• Supplied text
Written by George Novacek

Measurement Techniques

Object tracking is a required feature in many modern control systems. In this article, George examines measurement techniques used generate electrical output with respect to distance or position.

Without displacement and position sensors, robotics and position control systems couldn’t exist. In this article, I’ll cover measurement techniques generating electrical output with respect to distance or position. The terminology encountered in the literature on this subject is not very consistent, so to avoid confusion, I use the term displacement sensors to refer to devices that continuously track an object’s movement. Position sensors are those that indicate when a target object has reached its destination. Displacement sensors can be divided into three major categories: linear, rotary, and contactless. Once again, an ambiguity exists in literature as to what constitutes a contactless sensor.


Some refer to Linear Variable Differential Transformers (LVDT) as contactless, as opposed to, for instance, potentiometers, whose wiper and thus circuit is attached to the measured object. For clarity, I shall call sensors contactless if and only if none of their parts are mechanically coupled with the measured object, such as in radar or ultrasonic ranging.

• Extracted records
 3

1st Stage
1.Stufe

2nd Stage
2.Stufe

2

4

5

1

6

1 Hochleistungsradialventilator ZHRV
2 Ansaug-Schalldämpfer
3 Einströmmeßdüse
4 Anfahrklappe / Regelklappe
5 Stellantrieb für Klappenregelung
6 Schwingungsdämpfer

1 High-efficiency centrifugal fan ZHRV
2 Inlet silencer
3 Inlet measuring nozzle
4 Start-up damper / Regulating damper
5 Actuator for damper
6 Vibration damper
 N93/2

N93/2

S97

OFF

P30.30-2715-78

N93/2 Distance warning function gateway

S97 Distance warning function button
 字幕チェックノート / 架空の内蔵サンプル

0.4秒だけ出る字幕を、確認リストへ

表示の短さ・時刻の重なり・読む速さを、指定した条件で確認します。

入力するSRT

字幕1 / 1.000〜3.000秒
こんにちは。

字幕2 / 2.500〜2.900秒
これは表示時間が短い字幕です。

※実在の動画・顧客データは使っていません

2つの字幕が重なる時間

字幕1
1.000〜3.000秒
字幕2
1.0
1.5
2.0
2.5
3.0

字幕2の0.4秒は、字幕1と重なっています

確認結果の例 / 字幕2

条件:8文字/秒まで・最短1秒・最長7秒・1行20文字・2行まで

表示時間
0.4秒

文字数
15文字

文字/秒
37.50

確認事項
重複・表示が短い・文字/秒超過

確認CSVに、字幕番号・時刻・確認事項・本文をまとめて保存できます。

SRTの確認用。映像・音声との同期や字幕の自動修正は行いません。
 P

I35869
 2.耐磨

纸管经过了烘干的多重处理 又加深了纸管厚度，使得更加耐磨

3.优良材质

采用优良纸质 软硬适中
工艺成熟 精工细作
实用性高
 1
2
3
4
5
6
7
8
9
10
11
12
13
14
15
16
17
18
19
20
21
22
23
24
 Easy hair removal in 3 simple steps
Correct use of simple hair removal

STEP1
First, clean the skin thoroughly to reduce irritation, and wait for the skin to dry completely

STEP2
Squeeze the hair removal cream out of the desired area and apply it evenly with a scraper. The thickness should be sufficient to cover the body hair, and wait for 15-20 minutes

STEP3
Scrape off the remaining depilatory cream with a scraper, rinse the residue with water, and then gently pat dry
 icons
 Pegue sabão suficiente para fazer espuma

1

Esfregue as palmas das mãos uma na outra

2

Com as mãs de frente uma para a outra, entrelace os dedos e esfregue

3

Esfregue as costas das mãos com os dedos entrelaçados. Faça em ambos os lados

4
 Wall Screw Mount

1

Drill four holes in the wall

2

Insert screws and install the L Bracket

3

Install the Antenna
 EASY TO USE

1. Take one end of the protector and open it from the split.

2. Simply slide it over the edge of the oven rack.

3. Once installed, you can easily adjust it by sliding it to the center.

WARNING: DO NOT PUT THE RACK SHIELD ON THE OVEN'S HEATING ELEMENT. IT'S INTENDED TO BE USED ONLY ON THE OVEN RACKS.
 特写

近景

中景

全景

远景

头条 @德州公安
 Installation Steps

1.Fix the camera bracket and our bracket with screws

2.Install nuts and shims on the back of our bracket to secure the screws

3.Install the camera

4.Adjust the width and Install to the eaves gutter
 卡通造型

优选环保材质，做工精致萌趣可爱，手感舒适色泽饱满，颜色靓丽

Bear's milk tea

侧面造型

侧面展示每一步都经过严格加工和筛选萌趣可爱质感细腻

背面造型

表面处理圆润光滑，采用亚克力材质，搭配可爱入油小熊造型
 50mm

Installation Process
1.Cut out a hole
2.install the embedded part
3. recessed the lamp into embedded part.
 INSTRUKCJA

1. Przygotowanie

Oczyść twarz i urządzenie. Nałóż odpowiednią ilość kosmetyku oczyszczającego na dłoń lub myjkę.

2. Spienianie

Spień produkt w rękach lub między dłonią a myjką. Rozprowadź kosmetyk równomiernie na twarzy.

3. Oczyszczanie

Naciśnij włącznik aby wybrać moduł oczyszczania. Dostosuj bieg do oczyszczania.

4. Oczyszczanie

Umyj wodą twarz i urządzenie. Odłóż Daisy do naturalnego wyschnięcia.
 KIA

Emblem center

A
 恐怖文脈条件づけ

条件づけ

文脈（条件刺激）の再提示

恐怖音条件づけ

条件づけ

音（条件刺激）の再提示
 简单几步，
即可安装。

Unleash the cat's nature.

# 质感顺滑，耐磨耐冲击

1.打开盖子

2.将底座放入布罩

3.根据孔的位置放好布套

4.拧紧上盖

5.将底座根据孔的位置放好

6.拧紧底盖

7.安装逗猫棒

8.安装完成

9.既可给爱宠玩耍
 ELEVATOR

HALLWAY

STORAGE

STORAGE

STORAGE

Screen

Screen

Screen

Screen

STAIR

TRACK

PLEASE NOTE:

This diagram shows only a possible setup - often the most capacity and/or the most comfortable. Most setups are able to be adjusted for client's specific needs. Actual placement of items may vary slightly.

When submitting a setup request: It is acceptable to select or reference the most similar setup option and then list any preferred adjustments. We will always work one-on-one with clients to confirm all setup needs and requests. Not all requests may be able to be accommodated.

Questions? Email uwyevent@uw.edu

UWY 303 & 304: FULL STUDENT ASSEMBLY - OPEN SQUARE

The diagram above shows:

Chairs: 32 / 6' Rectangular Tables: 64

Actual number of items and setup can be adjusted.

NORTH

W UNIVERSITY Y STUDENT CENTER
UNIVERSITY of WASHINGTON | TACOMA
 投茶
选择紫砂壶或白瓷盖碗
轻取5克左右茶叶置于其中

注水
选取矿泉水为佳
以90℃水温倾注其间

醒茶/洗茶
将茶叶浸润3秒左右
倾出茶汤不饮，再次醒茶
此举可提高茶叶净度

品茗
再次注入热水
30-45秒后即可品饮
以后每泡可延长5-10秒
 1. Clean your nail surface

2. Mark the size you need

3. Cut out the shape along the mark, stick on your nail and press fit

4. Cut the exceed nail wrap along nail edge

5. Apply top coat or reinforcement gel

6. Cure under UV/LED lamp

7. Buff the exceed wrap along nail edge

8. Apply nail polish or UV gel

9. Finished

• What this exercise asks
• A. Answer these questions from the measurement techniques article:
(i) What term does the author use for devices that continuously track an object's movement?
(ii) Into which three major categories can displacement sensors be divided?
(iii) What examples are given of sensing where none of the sensor's parts are mechanically coupled with the measured object?
• B. Rewrite the measurement techniques article between "Object tracking is" and "generate electrical output with respect to distance or position.", inclusive, substituting "Target tracking" for "Object tracking".

• Exercise solutions
• A.
(i) Displacement sensors.
(ii) Linear, rotary, and contactless.
(iii) Radar or ultrasonic ranging.

• B.
Target tracking is a required feature in many modern control systems. In this article, George examines measurement techniques used generate electrical output with respect to distance or position.